__Exercise material__.
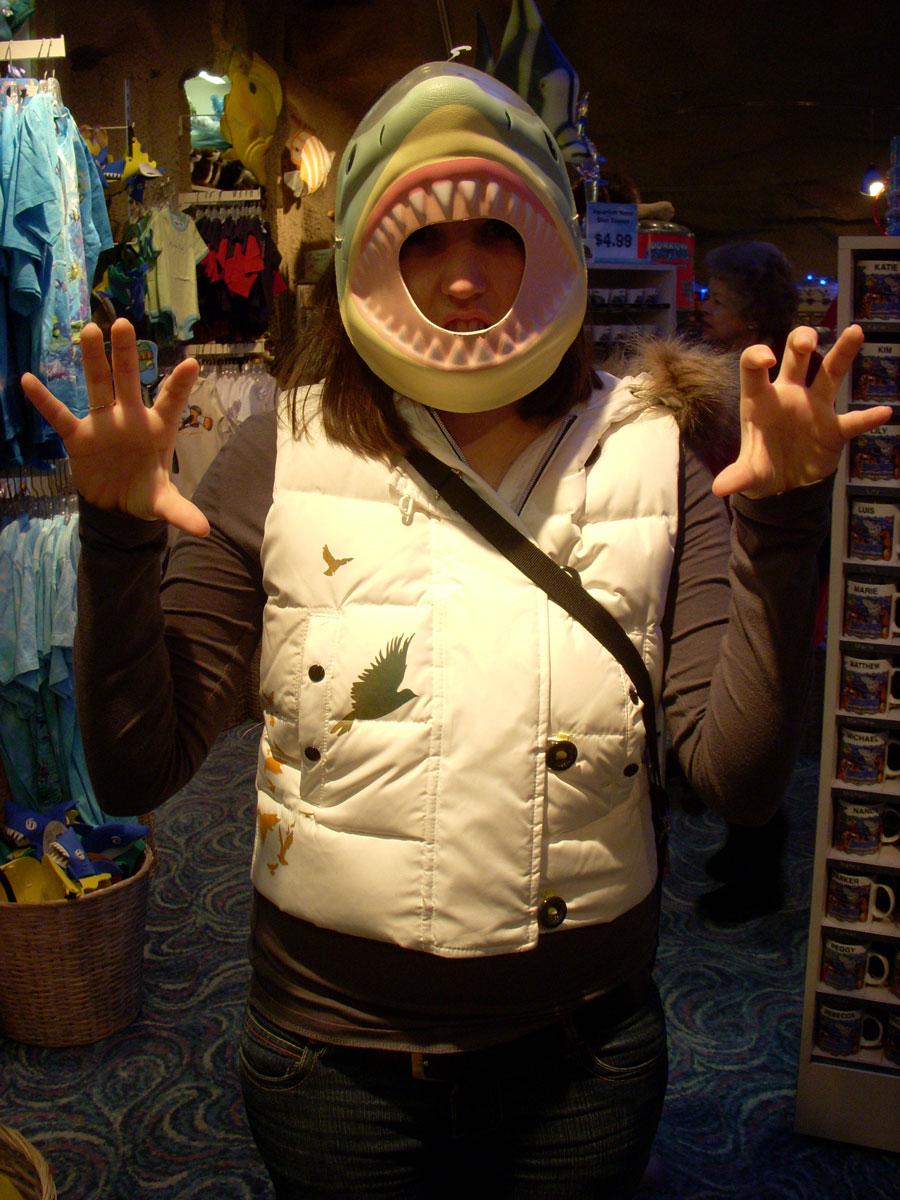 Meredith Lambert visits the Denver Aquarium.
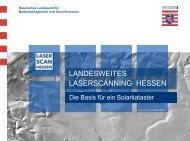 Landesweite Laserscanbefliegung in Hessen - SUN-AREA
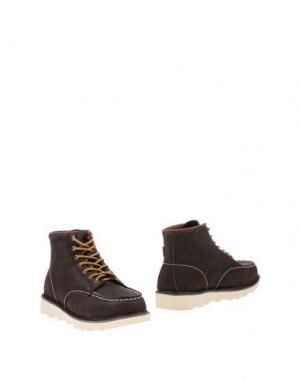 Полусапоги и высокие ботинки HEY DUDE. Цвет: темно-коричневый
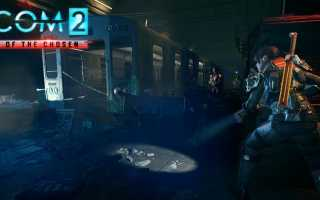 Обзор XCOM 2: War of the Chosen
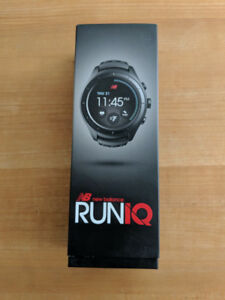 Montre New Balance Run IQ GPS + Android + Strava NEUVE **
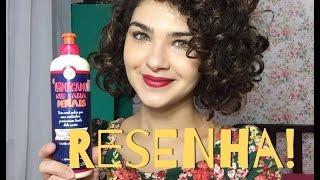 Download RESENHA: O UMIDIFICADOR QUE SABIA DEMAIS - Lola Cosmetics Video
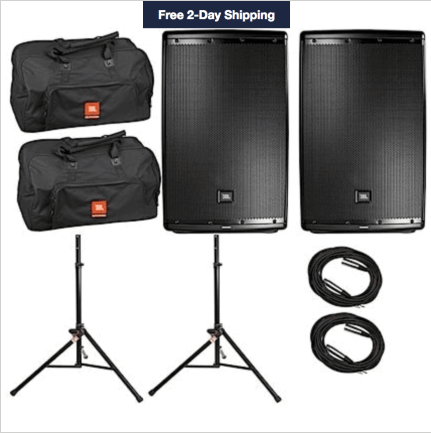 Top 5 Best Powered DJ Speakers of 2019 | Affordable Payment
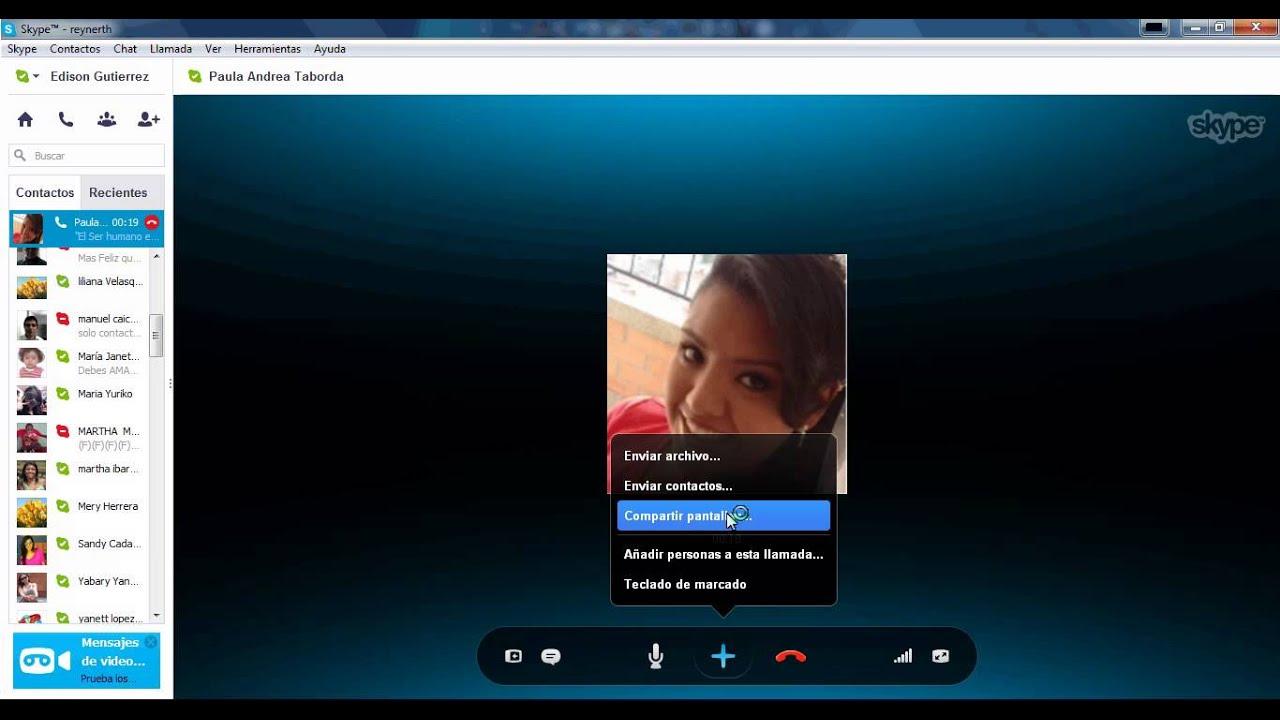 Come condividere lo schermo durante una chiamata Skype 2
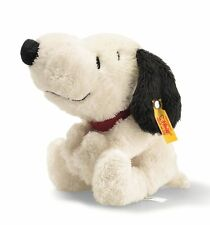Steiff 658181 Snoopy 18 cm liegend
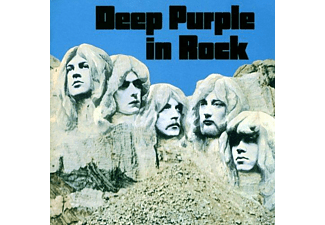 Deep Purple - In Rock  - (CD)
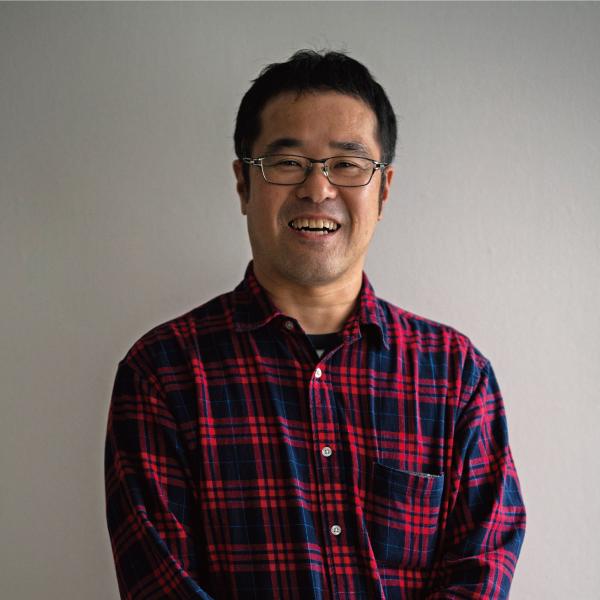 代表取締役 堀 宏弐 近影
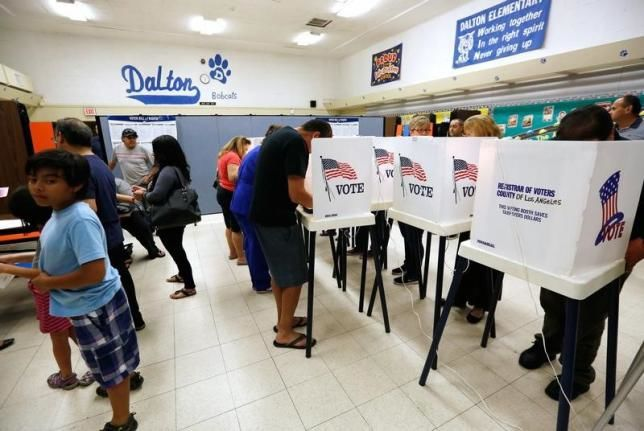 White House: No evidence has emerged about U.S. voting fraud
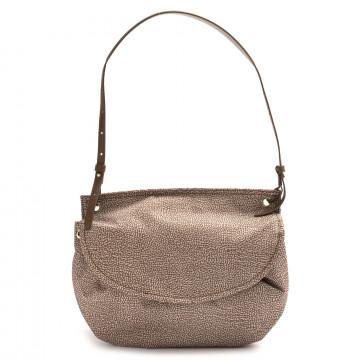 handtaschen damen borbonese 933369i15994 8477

__Exercise requirements__. The task requires that every line above be transcribed exactly, without the images.

__Answer section__.
 Meredith Lambert visits the Denver Aquarium.
 Landesweite Laserscanbefliegung in Hessen - SUN-AREA
 Полусапоги и высокие ботинки HEY DUDE. Цвет: темно-коричневый
 Обзор XCOM 2: War of the Chosen
 Montre New Balance Run IQ GPS + Android + Strava NEUVE **
 Download RESENHA: O UMIDIFICADOR QUE SABIA DEMAIS - Lola Cosmetics Video
 Top 5 Best Powered DJ Speakers of 2019 | Affordable Payment
 Come condividere lo schermo durante una chiamata Skype 2
Steiff 658181 Snoopy 18 cm liegend
 Deep Purple - In Rock  - (CD)
 代表取締役 堀 宏弐 近影
 White House: No evidence has emerged about U.S. voting fraud
 handtaschen damen borbonese 933369i15994 8477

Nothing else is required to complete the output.